*** Opening Data to process ***
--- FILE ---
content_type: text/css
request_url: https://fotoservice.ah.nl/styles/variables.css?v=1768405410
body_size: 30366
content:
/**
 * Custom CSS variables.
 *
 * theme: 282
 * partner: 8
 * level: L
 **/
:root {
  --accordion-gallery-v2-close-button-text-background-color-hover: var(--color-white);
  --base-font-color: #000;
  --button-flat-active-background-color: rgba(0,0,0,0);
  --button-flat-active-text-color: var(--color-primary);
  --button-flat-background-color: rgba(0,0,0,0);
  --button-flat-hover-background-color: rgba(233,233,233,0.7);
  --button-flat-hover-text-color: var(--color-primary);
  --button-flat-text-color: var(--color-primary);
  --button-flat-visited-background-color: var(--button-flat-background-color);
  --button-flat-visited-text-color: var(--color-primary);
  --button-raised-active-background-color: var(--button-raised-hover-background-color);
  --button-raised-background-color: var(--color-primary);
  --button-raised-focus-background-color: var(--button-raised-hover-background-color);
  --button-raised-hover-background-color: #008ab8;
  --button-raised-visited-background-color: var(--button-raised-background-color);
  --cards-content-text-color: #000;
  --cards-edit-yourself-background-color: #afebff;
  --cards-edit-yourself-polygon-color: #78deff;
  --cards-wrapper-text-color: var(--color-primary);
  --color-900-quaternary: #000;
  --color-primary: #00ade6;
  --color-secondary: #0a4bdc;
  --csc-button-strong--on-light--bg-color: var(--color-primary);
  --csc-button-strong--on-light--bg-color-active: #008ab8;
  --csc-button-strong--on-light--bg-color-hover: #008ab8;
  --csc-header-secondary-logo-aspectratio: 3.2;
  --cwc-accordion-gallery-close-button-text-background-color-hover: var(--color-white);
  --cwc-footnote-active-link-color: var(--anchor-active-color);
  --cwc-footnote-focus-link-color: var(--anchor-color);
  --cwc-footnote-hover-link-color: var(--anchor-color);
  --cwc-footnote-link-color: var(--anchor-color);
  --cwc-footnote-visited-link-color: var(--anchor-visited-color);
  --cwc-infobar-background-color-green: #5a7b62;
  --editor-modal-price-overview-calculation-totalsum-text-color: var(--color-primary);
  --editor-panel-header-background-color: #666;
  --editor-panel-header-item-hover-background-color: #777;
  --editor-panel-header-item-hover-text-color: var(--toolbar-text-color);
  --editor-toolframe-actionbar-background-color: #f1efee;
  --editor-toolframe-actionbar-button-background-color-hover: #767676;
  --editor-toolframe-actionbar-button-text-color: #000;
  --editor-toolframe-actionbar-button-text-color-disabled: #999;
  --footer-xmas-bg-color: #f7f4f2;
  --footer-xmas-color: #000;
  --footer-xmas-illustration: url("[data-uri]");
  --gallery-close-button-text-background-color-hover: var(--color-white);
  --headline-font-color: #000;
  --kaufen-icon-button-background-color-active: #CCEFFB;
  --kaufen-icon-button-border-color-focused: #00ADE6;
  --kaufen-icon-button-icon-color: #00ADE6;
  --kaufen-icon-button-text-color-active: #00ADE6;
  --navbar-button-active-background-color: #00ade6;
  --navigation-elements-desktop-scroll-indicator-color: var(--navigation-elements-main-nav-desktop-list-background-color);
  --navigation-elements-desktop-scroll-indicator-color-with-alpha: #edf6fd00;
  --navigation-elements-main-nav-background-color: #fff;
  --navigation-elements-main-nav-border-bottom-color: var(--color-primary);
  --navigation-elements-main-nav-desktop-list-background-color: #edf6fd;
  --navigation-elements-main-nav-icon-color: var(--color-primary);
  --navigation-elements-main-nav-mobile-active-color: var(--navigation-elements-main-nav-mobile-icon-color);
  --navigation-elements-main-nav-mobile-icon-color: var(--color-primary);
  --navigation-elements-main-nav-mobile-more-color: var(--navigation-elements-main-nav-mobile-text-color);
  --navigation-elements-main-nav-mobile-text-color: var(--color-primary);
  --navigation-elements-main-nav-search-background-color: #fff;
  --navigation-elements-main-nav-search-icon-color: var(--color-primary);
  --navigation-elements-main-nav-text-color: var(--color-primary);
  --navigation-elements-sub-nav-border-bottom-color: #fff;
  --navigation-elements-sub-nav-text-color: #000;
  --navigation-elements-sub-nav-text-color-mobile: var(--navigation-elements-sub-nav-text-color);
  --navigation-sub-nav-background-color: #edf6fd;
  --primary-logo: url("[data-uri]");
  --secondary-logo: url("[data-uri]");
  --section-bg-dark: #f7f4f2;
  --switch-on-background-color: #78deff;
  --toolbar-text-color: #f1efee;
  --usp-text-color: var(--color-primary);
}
*** Closing Data to process ***
With the first line being the one containing "--base-font-color: #000;" and the last line the one containing "--editor-toolframe-actionbar-background-color: #f1efee;", transcribe exactly the lines above that fall in that range.

* The completed task *
  --base-font-color: #000;
  --button-flat-active-background-color: rgba(0,0,0,0);
  --button-flat-active-text-color: var(--color-primary);
  --button-flat-background-color: rgba(0,0,0,0);
  --button-flat-hover-background-color: rgba(233,233,233,0.7);
  --button-flat-hover-text-color: var(--color-primary);
  --button-flat-text-color: var(--color-primary);
  --button-flat-visited-background-color: var(--button-flat-background-color);
  --button-flat-visited-text-color: var(--color-primary);
  --button-raised-active-background-color: var(--button-raised-hover-background-color);
  --button-raised-background-color: var(--color-primary);
  --button-raised-focus-background-color: var(--button-raised-hover-background-color);
  --button-raised-hover-background-color: #008ab8;
  --button-raised-visited-background-color: var(--button-raised-background-color);
  --cards-content-text-color: #000;
  --cards-edit-yourself-background-color: #afebff;
  --cards-edit-yourself-polygon-color: #78deff;
  --cards-wrapper-text-color: var(--color-primary);
  --color-900-quaternary: #000;
  --color-primary: #00ade6;
  --color-secondary: #0a4bdc;
  --csc-button-strong--on-light--bg-color: var(--color-primary);
  --csc-button-strong--on-light--bg-color-active: #008ab8;
  --csc-button-strong--on-light--bg-color-hover: #008ab8;
  --csc-header-secondary-logo-aspectratio: 3.2;
  --cwc-accordion-gallery-close-button-text-background-color-hover: var(--color-white);
  --cwc-footnote-active-link-color: var(--anchor-active-color);
  --cwc-footnote-focus-link-color: var(--anchor-color);
  --cwc-footnote-hover-link-color: var(--anchor-color);
  --cwc-footnote-link-color: var(--anchor-color);
  --cwc-footnote-visited-link-color: var(--anchor-visited-color);
  --cwc-infobar-background-color-green: #5a7b62;
  --editor-modal-price-overview-calculation-totalsum-text-color: var(--color-primary);
  --editor-panel-header-background-color: #666;
  --editor-panel-header-item-hover-background-color: #777;
  --editor-panel-header-item-hover-text-color: var(--toolbar-text-color);
  --editor-toolframe-actionbar-background-color: #f1efee;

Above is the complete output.